> TASK ITEM: Resume the news article about private-school bursaries and white working-class boys from the point where it stops.

> SELECTED PASSAGE:
Elite private schools are struggling to recruit clever white working-class boys to their means-tested bursary places because of a lack of parental aspiration, with places instead dominated by Asians and other minority groups, according to headmasters.

The white working class did not seem as “spontaneously interested in success and upward mobility”, heads warned at this week’s annual gathering of the Headmasters’ and Headmistresses’ Conference (HMC) in Belfast. More needs to be done to engage with people with “skinheads and St George’s Cross tattoos”, one said.

The comments come shortly after a coterie of London’s leading independent schools took out newspaper advertisements telling parents that if their children could pass their exams, they could claim bursaries.

Private schools are under increasing pressure from government and the Charity Commission to be seen to be helping poorer children to succeed, and are keen to demonstrate that their fees assistance is going to genuinely needy pupils.

Heads spoke out after the issue was raised by Joe Spence, headmaster of Dulwich College in South London, during a discussion on social mobility at the HMC conference.

Dr Spence was responding to a talk by social mobility campaigner Sir Peter Lampl, who is calling for the government to fund a new version of the assisted places scheme to allow more bright poor children free access to a private education.

“Shouldn’t we be talking about aspiration?” said Dr Spence, whose school sponsors an academy on the Isle of Sheppey in Kent, a predominantly white working-class area. “We have masses of Asian candidates for our scholarships, Afghan refugees, but it is difficult to find white working-class boys.”

Richard Russell, headmaster of Colfe’s School in Lee, South London, said afterwards: “It’s a really important topic, but it is also a very sensitive topic.

“I’m seeing a lot of aspiration from Conisborough College (the state comprehensive that Colfe’s supports in nearby Catford), but it’s 90 per cent Afro-Caribbean.

“But it’s these little skinheads with the St George’s Cross tattoos who come from families where maybe nobody has worked. I don’t think we are getting to the white working class as successfully as we should.

> SUPPLIED MATERIAL:

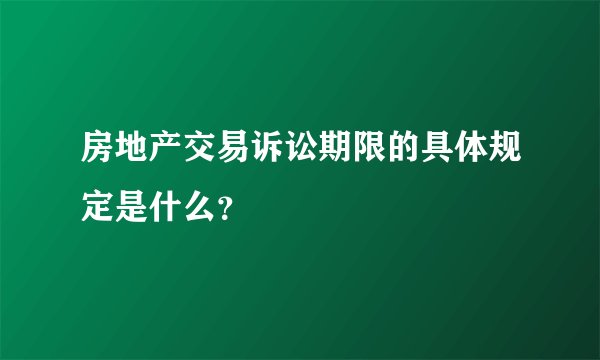 房地产交易诉讼期限的具体规定是什么?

> ANSWER BOX:
“These are huge generalisations, but the white working class are not as spontaneously interested in success and upward mobility as I am seeing from the Afro-Caribbean, Eastern European and Asian families.”

Mr Russell conceded that his local area had a large immigrant population, so applicants were partly reflecting the social make-up of the area - only 39 per cent of school-age children in the borough of Lewisham are white - but he added: “I see them around. There are plenty of white kids out there; some of them must be bright.

“We see lots of white working-class boys and girls around the place, but a genuine concern is they are not aiming high enough. So often the bursary candidate has a very strong parent behind him or her.”

His concerns were backed up by David Levin, headmaster of the City of London School, whose eight full means-tested bursaries for Year 7s received 268 applicants this year.

“The biggest group of applicants is Sri Lankans, followed by the Indian subcontinent,” he said.

The concerns come after comments this summer from Ofsted’s chief inspector and former Hackney headteacher Sir Michael Wilshaw, who said that white working-class boys risked missing out on a decent education or career because of an “anti-school culture”.

A 2007 report from the Joseph Rowntree Foundation found that white working-class British boys accounted for almost half of those leaving school with low qualifications or no exam successes at all.